A história guardou desses dias o comando heroico de Francisco Pedro Curado, a quem passaram a chamar o “Condestável do Rovuma”, e é dele, em artigo publicado após a guerra, a homenagem a um outro homem. “Quando a infantaria indígena do seu sector foi compelida a abandonar as suas posições de resistência, foi ainda Lacerda, o seu comandante, o último a retirar, mas com as suas metralhadoras e a fazer fogo, e, no assalto final, foi ainda agarrado a elas, que nem um só momento deixaram de cantar a canção da morte, que caiu para sempre.” Viriato Sertório da Rocha Portugal Correia de Lacerda, o chefe vagabundo dos sipaios do Niassa, nascido em São Julião da Barra, caiu por terra a 8 de dezembro na serra Mecula.
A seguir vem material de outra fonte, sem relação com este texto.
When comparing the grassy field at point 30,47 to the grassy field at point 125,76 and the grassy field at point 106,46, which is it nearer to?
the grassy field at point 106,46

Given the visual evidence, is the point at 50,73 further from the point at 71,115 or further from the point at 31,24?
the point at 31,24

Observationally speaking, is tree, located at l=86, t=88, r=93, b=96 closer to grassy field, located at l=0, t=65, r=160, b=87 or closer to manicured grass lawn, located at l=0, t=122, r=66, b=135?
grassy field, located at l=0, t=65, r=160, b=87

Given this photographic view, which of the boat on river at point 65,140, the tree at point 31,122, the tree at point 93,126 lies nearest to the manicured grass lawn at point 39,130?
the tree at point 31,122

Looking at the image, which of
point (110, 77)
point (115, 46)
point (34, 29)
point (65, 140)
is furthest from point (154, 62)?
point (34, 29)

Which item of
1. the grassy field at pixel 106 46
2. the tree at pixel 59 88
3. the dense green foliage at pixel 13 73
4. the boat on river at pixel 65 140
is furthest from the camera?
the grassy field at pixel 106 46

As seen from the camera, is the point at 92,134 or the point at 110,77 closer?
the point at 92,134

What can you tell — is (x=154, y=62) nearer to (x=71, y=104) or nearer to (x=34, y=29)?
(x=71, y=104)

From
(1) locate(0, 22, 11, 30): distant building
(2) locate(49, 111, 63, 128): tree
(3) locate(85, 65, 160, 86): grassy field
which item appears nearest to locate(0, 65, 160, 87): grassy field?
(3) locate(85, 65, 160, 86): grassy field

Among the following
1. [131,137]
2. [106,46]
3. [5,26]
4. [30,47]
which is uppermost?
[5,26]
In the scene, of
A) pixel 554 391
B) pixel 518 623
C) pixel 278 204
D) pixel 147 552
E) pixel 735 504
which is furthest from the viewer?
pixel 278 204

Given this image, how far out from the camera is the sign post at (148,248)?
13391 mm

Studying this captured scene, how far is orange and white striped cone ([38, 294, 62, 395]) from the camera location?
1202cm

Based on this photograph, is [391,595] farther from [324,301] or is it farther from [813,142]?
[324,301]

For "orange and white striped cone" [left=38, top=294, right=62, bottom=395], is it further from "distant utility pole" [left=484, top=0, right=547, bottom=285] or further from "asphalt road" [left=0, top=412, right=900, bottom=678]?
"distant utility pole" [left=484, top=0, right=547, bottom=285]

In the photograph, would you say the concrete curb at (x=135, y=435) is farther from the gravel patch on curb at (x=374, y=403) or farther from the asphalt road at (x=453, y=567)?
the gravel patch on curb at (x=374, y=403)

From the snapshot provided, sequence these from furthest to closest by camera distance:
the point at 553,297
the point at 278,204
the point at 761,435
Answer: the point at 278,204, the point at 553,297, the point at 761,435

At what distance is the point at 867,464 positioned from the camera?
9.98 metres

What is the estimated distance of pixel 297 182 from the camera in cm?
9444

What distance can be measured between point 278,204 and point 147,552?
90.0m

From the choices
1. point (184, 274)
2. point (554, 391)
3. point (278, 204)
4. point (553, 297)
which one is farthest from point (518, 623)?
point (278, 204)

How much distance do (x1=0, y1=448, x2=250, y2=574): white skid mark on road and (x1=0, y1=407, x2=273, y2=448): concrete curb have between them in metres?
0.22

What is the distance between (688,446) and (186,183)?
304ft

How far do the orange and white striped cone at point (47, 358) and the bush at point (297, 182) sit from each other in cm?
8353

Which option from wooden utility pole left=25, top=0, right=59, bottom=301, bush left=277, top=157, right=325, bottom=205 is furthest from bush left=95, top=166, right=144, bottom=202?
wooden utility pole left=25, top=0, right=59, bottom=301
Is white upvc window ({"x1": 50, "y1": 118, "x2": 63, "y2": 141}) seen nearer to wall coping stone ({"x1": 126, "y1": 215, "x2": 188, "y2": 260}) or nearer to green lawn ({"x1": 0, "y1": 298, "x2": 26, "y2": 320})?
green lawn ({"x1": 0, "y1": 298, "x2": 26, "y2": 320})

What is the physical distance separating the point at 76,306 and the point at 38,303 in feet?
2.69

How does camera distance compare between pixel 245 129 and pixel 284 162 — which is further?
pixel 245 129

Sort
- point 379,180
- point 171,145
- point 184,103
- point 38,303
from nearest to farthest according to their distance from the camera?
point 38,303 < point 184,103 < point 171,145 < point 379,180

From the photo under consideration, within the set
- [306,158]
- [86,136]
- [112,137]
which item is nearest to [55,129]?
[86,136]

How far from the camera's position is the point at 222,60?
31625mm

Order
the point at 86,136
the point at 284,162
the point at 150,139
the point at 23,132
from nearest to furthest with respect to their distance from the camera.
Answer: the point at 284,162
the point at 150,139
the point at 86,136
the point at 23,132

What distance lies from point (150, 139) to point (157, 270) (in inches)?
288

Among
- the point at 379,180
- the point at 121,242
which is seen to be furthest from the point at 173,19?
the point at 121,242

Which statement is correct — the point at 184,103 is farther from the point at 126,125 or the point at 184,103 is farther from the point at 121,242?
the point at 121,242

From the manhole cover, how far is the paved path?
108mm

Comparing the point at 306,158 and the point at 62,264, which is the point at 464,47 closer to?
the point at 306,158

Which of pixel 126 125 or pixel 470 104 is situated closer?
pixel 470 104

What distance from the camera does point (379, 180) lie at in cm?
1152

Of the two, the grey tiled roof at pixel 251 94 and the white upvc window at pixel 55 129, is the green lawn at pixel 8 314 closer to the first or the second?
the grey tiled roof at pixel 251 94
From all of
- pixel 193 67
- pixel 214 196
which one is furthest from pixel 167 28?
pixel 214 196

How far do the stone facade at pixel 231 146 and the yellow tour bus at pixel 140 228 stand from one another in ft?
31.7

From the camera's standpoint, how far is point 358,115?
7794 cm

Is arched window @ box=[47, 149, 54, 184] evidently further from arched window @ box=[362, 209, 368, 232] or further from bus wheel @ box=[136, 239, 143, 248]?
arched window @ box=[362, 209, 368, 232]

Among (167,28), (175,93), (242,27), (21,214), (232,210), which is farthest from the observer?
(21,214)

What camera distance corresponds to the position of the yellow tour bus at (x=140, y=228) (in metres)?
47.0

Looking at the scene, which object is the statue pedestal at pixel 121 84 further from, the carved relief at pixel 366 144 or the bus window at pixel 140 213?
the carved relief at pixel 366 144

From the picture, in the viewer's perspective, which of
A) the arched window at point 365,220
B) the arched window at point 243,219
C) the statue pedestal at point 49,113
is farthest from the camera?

Duas semanas antes, em Negomano, já com as armas caladas, alguém tinha pegado num canivete e escrito em nove árvores os nomes de Teixeira Pinto, Pinto Tavares, Ponces de Carvalho, Lucas, Levindo Vaz, Francisco António, José Aniceto, Manuel Isidro e Ferreira Pinto — enterrados ali ao lado. O local era outro, o dia também. Só o destino foi o mesmo.